Transcribe the post about coloring the sea on maps word for word, from "Turn off the" to "voters in the UK.".

*** Opening EXTRACT TO READ ***

Turn off the sea if you’re not using it

In an attempt to increase my blog post frequency, this year I’m going to publish more smaller posts that try to impart morsels of advice or thought-provocations about certain visualisation design matters. No deep dive theoretical exploration, just some practical tidbits most probably relating to quite narrow design considerations.

I’m going to start off 2015 focusing on a long-held gripe I have with map-based visualisations that colour the sea.

A tweet popped up on my timeline earlier from Max Gadney @aftertheflood commenting on a pair of maps comparing immigration levels with high numbers of UKIP voters in the UK.

Featured

You’ll see the map on the left has a large amount of clutter created by the unnecessarily coloured sea. As Max correctly recommends, we don’t need to draw such prominent salience to the sea, it has nothing to do with this data display. It also makes the judgment of colour scales within the left map harder (and obstructs the comparison with the right hand display, which has no sea colouration). A colour judgment made against a backdrop of a saturated colour can lead to very different perceptions compared to a backdrop of white.

*** Closing EXTRACT TO READ ***
*** Opening DATA FOR REVIEW ***

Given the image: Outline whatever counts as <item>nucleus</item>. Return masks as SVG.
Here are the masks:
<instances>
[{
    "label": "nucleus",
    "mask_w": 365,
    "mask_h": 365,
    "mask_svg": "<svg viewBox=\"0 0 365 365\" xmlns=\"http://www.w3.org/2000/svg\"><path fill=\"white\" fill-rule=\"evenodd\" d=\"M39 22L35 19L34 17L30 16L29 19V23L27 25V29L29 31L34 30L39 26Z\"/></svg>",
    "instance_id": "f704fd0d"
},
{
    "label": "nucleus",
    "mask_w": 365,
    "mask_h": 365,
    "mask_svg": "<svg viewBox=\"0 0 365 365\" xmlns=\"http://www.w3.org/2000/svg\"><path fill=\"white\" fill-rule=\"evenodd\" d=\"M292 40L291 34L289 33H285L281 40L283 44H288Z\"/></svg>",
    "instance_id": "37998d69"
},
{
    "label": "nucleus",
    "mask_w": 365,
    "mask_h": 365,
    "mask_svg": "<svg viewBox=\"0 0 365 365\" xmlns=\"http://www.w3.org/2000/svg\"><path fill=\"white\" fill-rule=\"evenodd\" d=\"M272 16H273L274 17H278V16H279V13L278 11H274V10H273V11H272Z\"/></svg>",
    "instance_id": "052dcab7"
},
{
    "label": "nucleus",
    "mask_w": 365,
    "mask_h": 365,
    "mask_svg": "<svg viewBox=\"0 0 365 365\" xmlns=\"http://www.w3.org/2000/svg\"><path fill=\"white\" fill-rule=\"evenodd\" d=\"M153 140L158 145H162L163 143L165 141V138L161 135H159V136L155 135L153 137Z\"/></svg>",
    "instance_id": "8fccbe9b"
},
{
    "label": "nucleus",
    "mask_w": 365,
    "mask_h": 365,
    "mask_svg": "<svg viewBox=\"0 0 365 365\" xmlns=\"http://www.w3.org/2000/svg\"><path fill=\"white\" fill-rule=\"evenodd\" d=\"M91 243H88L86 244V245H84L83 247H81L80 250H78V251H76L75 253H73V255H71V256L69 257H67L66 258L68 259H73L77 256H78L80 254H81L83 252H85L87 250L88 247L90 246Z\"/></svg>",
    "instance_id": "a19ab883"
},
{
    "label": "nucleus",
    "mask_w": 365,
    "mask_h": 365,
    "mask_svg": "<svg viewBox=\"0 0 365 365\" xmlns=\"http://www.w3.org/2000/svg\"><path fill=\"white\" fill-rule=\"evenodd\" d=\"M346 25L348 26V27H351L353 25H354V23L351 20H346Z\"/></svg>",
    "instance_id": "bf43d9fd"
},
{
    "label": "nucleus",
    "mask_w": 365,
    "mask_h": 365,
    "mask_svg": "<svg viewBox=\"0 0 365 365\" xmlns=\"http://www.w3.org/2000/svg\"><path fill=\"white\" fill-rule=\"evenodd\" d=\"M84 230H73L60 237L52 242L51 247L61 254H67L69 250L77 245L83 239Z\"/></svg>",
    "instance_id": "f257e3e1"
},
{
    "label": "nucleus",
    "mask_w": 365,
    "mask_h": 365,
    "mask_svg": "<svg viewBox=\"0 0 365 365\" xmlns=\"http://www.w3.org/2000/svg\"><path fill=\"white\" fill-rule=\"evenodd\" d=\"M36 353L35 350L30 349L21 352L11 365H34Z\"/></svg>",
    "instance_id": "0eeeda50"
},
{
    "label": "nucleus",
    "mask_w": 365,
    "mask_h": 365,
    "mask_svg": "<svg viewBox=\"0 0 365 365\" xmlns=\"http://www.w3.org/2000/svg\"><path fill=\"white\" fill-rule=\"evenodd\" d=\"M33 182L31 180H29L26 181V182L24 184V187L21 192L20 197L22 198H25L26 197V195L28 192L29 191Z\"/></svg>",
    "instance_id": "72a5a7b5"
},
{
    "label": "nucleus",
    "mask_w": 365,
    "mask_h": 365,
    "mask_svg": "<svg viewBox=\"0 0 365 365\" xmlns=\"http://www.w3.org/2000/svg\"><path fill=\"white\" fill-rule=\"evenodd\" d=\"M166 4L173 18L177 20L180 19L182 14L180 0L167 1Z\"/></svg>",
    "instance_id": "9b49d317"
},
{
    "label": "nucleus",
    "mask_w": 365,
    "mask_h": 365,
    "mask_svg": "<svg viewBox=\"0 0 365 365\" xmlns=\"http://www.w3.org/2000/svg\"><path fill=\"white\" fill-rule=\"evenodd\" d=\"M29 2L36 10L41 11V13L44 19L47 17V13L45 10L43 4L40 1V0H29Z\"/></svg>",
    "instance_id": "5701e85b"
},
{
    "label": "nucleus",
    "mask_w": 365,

*** Closing DATA FOR REVIEW ***

== REPLY ==
Turn off the sea if you’re not using it

In an attempt to increase my blog post frequency, this year I’m going to publish more smaller posts that try to impart morsels of advice or thought-provocations about certain visualisation design matters. No deep dive theoretical exploration, just some practical tidbits most probably relating to quite narrow design considerations.

I’m going to start off 2015 focusing on a long-held gripe I have with map-based visualisations that colour the sea.

A tweet popped up on my timeline earlier from Max Gadney @aftertheflood commenting on a pair of maps comparing immigration levels with high numbers of UKIP voters in the UK.